**EXERCISE DESCRIPTION:** Rewrite the section on the documentary's aftermath, everything from "Fry also defended" down to "became a teacher.", putting "home loan" in place of "mortgage".

Bleasdale now works as a wedding photographer.

Striker Danny Crow claimed that the show hindered his chances of career progression. Speaking to the local media in 2020, Crow said "I was portrayed badly by the programme and I believe that it affected my career. It harmed my chances of progressing." He stated that he has never watched it but people regularly speak to him about it. He said "Opposition defenders would then say to me oh you’re that so and so from the documentary. They didn’t know me and yet they were having a go at me." Crow was seen as a big prospect but he left Peterborough on a free transfer in 2008 and signed for rivals Cambridge United. He also went on to play for Luton Town, Newport County, Lowestoft Town and Sudbury before moving into coaching.

Sean St Ledger told The Athletic that he was "embarrassed" when he watched the show and felt his attitude was "cringy", but also claimed some parts of the show were staged. St Ledger joked about suing Sky TV after claiming the programme showed him as the team's "bad boy". This was reported in the media and St Ledger later clarified that the statement was a joke. St Ledger was later a part of the Republic of Ireland UEFA Euro 2012 squad.

Then club captain Phil Bolland is now a qualified physio and works for Liverpool. Bolland said in an interview with FourFourTwo that people still spoke to him about the show. He also stated that he felt Bleasdale was "edited unfairly". Bolland spoke critically of Atkinson, saying: "I think it was purely for him – I don't think he had any interest in us or the play-offs. His driver brought him in, his driver took him away and that was it." Bolland also claimed that some parts of the show were staged. In the same piece, Fry denies that any of the show was staged saying: "On my mother's grave, there were no set-ups whatsoever." Fry also said that he wished he had asked Sky for more money for producing the show.

Fry also defended his decision to agree to the documentary saying "I’m criticised a lot for putting Peterborough in that position. But it kept everybody in a job, paying their mortgage or their rent, so I don’t mind the stick. I nearly got thrown out of the city of Peterborough, but I was doing it for the right reasons – to keep the club afloat."

Lloyd Opara, the striker brought in by Bleasdale instead of Atkinson's suggestion of Stefan Moore, left the club the next season and never played in the Football League again. After quitting football, Opara became a teacher.

**DATA EXTRACTS:**
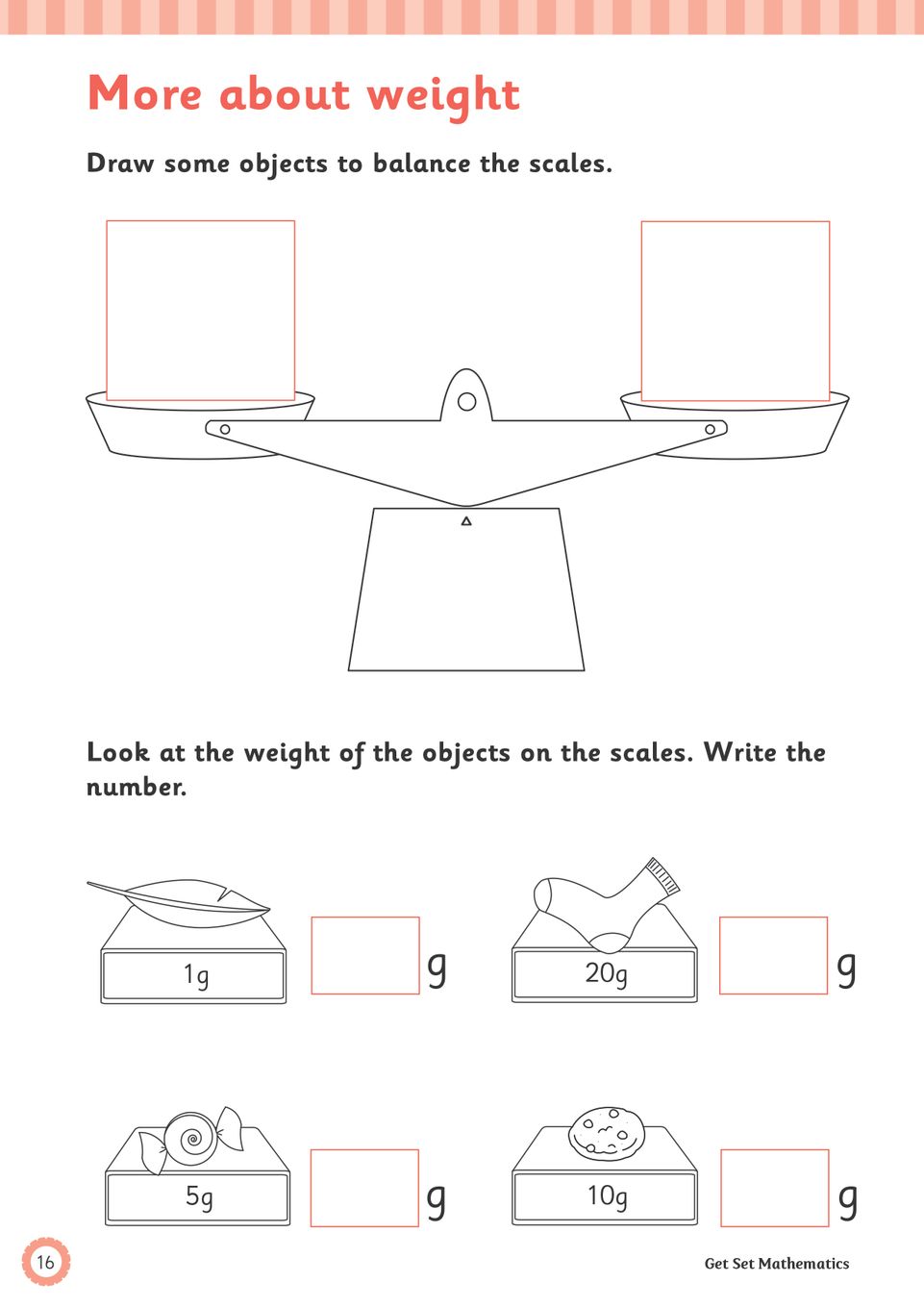 More about weight

Draw some objects to balance the scales.

Look at the weight of the objects on the scales. Write the number.

1g

g

20g

g

5g

g

10g

g

16

Get Set Mathematics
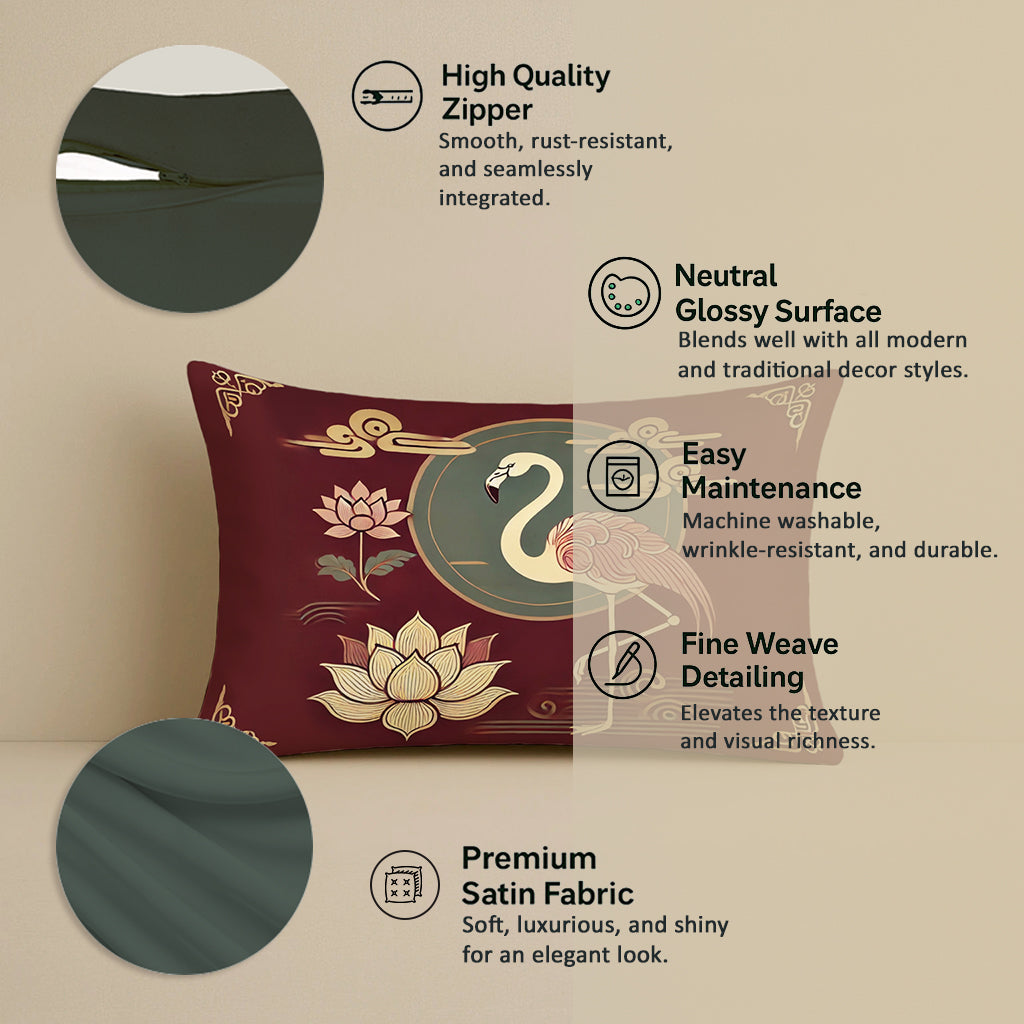 High Quality Zipper
Smooth, rust-resistant, and seamlessly integrated.

Neutral Glossy Surface
Blends well with all modern and traditional decor styles.

Easy Maintenance
Machine washable, wrinkle-resistant, and durable.

Fine Weave Detailing
Elevates the texture and visual richness.

Premium Satin Fabric
Soft, luxurious, and shiny for an elegant look.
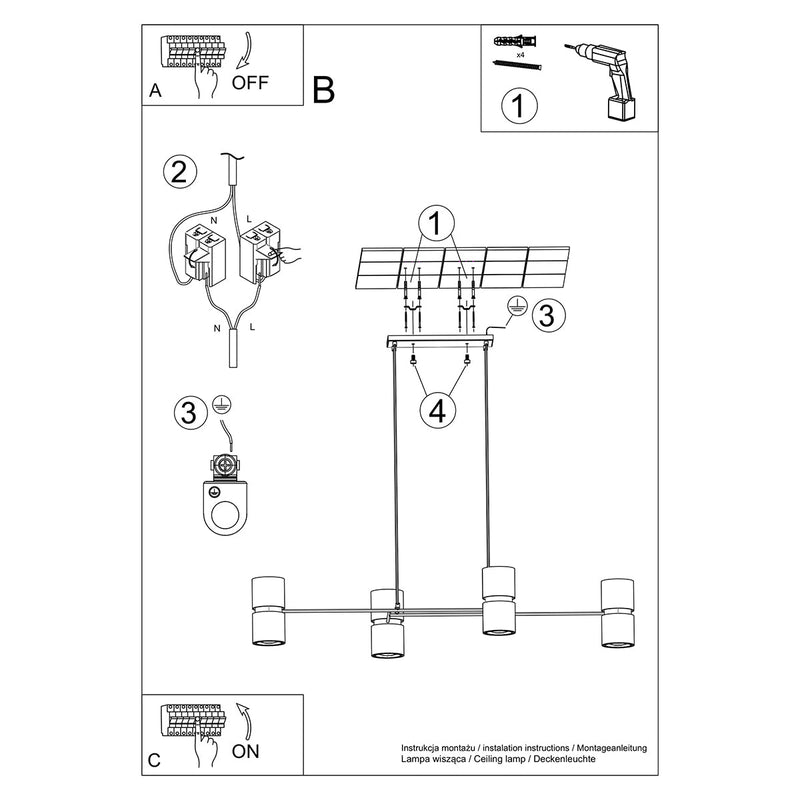 A
OFF

B

x4
1

2
N
L
N
L

1
3
4

3

C
ON

Instrukcja montażu / instalation instructions / Montageanleitung
Lampa wisząca / Ceiling lamp / Deckenleuchte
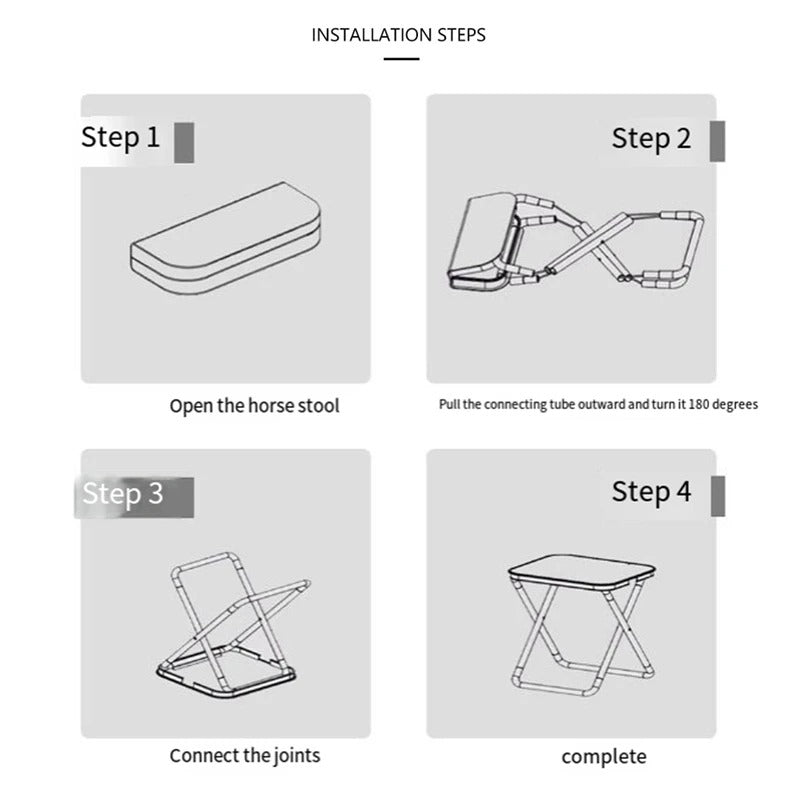 INSTALLATION STEPS

Step 1

Open the horse stool

Step 2

Pull the connecting tube outward and turn it 180 degrees

Step 3

Connect the joints

Step 4

complete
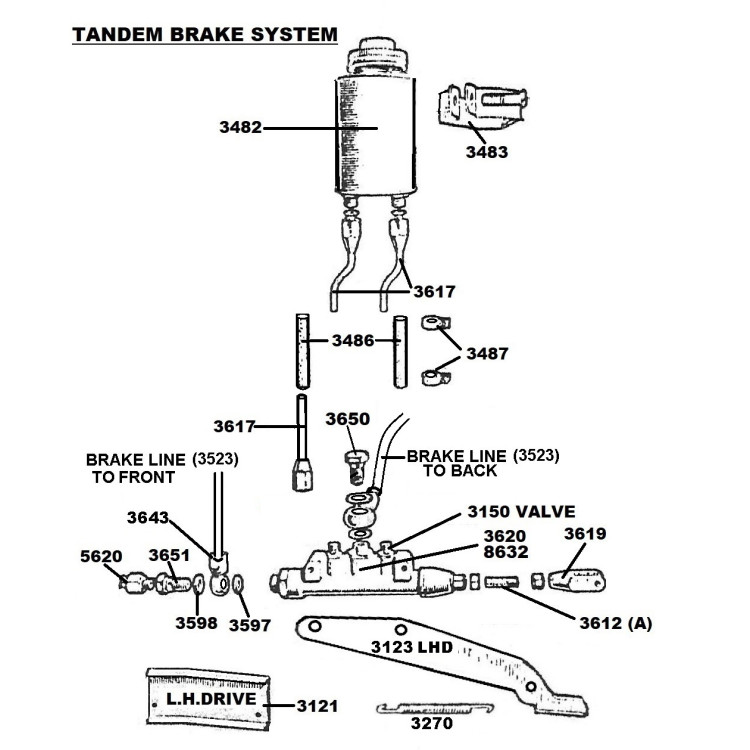 TANDEM BRAKE SYSTEM

3482

3483

3617

3486

3487

3617

3650

BRAKE LINE (3523)
TO FRONT

BRAKE LINE (3523)
TO BACK

3643

3150 VALVE

3620
8632

3619

5620

3651

3598

3597

3612 (A)

3123 LHD

L.H.DRIVE

3121

3270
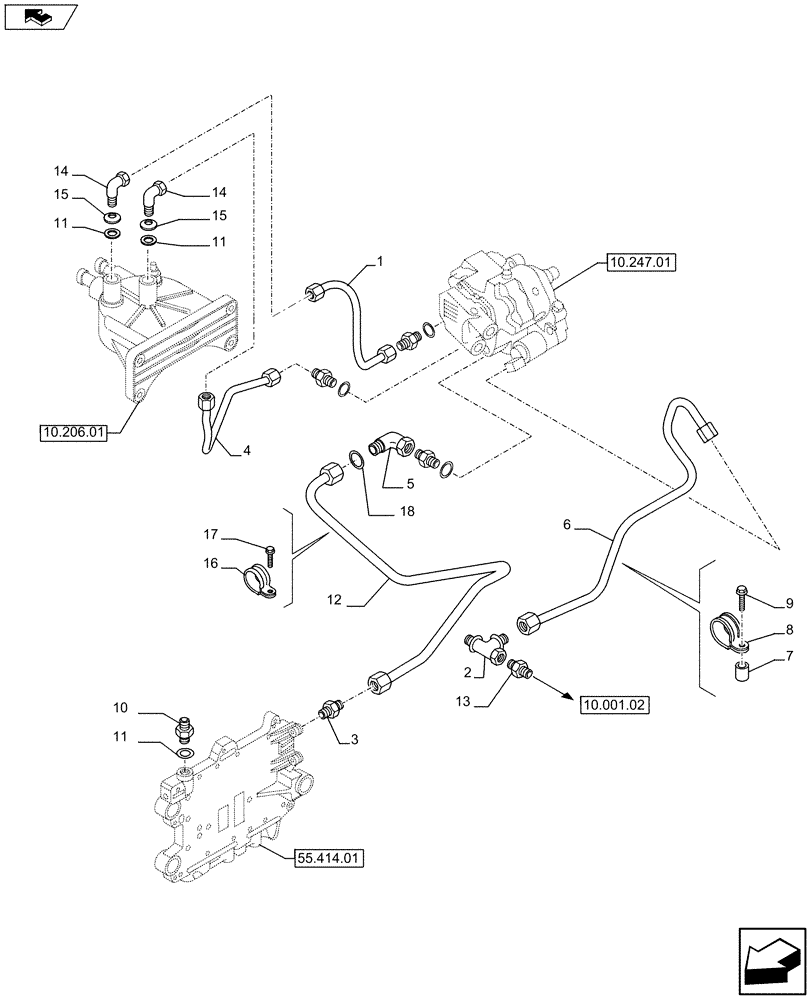 14
15
11
14
15
11
1
10.247.01
10.206.01
4
5
18
17
16
12
6
9
8
7
2
13
10.001.02
10
11
3
55.414.01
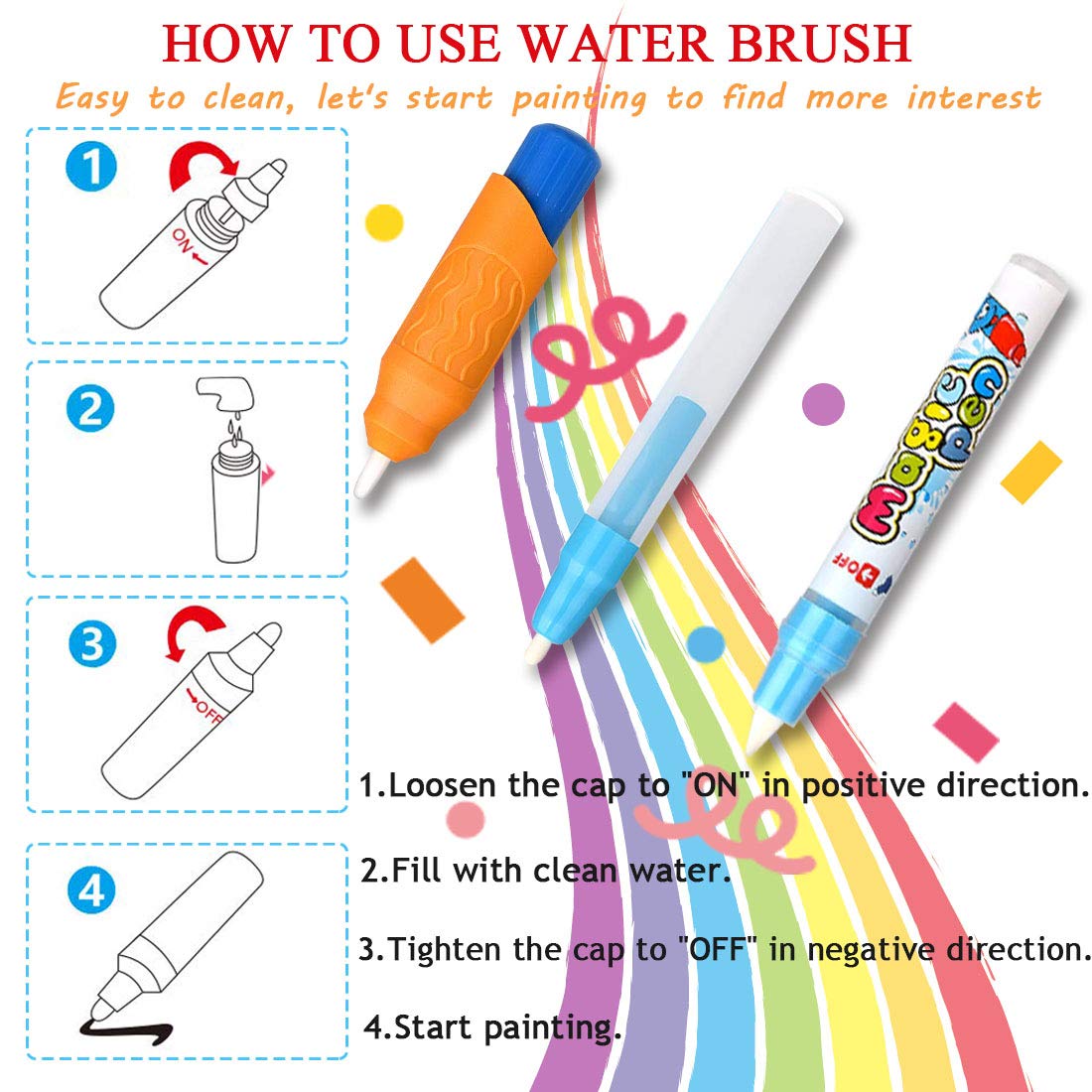 HOW TO USE WATER BRUSH

Easy to clean, let's start painting to find more interest

1

ON

2

3

OFF

4

Magic Pen

OFF

1.Loosen the cap to "ON" in positive direction.

2.Fill with clean water.

3.Tighten the cap to "OFF" in negative direction.

4.Start painting.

**RESULT:**
Fry also defended his decision to agree to the documentary saying "I’m criticised a lot for putting Peterborough in that position. But it kept everybody in a job, paying their home loan or their rent, so I don’t mind the stick. I nearly got thrown out of the city of Peterborough, but I was doing it for the right reasons – to keep the club afloat."

Lloyd Opara, the striker brought in by Bleasdale instead of Atkinson's suggestion of Stefan Moore, left the club the next season and never played in the Football League again. After quitting football, Opara became a teacher.